CRISPR’s— clustered regularly interspaced short palindromic repeats— are libraries of DNA typically used by bacteria to identify, and then destroy, infecting viruses. In the past several years, researchers have adapted the bacterial defense mechanism as a gene editing and manipulation technique with great therapeutic potential.

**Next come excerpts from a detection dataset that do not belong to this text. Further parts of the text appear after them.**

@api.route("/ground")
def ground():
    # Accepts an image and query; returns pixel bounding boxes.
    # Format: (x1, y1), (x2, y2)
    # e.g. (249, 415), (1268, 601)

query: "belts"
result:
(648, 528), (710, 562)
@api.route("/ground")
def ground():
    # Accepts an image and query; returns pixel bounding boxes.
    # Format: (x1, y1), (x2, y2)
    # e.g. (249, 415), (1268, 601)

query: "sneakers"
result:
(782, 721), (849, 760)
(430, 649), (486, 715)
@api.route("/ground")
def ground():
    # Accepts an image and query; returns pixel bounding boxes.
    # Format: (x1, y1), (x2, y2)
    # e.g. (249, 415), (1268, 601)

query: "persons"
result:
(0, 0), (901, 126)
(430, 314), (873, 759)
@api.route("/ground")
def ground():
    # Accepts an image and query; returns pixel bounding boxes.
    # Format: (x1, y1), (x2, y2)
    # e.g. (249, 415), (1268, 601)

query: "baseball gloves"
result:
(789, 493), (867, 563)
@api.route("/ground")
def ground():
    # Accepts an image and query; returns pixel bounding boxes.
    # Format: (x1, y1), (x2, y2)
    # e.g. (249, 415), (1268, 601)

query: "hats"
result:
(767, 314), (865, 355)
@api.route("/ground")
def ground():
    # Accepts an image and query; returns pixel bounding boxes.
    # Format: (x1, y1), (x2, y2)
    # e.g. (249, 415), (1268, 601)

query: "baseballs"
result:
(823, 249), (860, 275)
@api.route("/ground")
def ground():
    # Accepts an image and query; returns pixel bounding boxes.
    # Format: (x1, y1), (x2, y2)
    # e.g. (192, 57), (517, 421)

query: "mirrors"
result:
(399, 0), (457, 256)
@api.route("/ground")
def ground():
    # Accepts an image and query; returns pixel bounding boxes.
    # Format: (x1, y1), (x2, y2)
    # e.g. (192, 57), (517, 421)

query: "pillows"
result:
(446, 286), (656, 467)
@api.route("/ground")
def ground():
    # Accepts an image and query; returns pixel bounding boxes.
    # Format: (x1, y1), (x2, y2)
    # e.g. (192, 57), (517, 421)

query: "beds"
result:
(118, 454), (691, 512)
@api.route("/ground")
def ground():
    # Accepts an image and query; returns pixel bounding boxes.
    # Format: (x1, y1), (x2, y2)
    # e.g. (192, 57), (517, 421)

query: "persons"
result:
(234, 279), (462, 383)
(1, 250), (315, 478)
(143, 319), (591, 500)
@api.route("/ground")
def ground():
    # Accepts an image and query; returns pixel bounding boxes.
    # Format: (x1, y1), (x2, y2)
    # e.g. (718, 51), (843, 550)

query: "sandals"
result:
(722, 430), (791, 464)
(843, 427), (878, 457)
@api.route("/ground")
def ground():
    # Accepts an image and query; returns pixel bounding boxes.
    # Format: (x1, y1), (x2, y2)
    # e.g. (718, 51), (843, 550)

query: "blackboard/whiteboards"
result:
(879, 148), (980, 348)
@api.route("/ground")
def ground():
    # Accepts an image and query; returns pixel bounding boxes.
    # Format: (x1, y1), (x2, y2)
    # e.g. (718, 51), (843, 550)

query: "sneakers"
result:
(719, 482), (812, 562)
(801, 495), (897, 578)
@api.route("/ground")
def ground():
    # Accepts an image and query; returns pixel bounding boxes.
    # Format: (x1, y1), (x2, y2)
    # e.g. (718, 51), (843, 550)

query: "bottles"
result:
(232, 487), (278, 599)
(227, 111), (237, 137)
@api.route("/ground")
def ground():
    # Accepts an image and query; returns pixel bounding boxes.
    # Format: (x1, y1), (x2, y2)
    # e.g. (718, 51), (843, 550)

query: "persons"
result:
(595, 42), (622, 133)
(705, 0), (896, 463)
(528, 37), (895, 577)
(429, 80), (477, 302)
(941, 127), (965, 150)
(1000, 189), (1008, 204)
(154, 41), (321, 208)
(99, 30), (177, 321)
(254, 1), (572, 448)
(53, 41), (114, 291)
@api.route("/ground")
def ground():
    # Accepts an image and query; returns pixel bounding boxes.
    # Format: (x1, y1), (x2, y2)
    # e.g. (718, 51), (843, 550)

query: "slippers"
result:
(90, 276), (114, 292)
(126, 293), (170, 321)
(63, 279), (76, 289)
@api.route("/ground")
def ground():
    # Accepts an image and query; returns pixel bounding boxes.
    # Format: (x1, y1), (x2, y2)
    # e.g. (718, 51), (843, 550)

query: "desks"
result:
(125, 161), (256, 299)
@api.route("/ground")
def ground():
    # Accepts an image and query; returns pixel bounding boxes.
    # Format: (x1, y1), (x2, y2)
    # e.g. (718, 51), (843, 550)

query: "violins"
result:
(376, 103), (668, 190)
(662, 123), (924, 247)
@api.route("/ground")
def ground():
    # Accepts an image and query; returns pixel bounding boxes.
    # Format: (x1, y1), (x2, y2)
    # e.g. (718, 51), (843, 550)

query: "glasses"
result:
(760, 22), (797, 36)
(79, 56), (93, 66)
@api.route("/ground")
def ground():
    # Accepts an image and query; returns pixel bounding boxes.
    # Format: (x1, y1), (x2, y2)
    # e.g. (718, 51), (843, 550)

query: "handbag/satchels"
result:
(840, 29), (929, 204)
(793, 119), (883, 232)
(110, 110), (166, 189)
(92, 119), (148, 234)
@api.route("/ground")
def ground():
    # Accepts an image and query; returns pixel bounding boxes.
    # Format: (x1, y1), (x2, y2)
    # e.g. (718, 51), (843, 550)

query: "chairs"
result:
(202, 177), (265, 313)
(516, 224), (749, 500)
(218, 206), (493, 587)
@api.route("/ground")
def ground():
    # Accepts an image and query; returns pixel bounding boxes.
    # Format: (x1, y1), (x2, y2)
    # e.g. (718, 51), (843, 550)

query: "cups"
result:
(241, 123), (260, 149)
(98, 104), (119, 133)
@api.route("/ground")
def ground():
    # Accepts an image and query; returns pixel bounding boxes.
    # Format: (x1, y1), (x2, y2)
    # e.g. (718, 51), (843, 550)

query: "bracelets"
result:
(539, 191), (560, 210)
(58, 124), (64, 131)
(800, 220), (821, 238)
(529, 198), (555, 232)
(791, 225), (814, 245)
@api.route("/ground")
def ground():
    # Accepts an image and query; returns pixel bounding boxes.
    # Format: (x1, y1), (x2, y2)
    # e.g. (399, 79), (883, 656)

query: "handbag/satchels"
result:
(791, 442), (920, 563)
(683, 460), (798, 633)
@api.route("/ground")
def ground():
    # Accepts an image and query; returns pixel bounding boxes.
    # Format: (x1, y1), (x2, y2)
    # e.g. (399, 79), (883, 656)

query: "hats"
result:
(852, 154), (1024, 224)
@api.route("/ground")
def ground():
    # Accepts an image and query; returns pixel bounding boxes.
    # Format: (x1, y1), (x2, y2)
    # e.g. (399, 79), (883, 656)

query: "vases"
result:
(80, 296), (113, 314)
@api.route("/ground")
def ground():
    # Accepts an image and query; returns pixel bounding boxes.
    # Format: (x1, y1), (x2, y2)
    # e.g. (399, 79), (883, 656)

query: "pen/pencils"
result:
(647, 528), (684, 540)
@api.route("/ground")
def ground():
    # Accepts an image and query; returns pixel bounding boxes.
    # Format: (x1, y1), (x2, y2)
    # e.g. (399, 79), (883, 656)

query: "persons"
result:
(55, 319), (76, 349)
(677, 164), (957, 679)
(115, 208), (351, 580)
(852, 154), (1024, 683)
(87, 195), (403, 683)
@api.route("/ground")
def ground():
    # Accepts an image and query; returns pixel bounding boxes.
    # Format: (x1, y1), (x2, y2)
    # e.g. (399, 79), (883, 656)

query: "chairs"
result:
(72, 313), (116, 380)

The UBC team stated that the N1 virus likely uses the theft to help cyanobacteria—from the ecologically important Nostoc and Anabaena genera—to fight off infection by other viruses, while continuing to be a suitable host for itself.
“Bacteria and their viruses have a shared evolutionary history stretching for billions of years,” Dr. Suttle noted. “So at some point along the way N1 stole a defensive CRISPR array from Nostoc or a close relative.”
The findings from this study were published recently in mBio in an article entitled “Viruses Infecting a Freshwater Filamentous Cyanobacterium (Nostoc sp.) Encode a Functional CRISPR Array and a Proteobacterial DNA Polymerase B.”
Both groups of cyanobacteria are abundant members of habitats ranging from the bottom of ice-covered polar lakes and hypertrophic coastal lagoons to rice paddy soils and rock-pool communities. Their ancestors were responsible for producing the oxygen on Earth, and close relatives of Nostoc are still responsible for providing a huge portion of the air we breathe.
“Filamentous cyanobacteria belonging to the genus Nostoc are widespread and ecologically important in freshwater, yet little is known about the genomic content of their viruses,” the authors remarked. “This first genomic analysis of cyanophages infecting filamentous freshwater cyanobacteria reveals that their gene content is unlike that of other cyanophages.”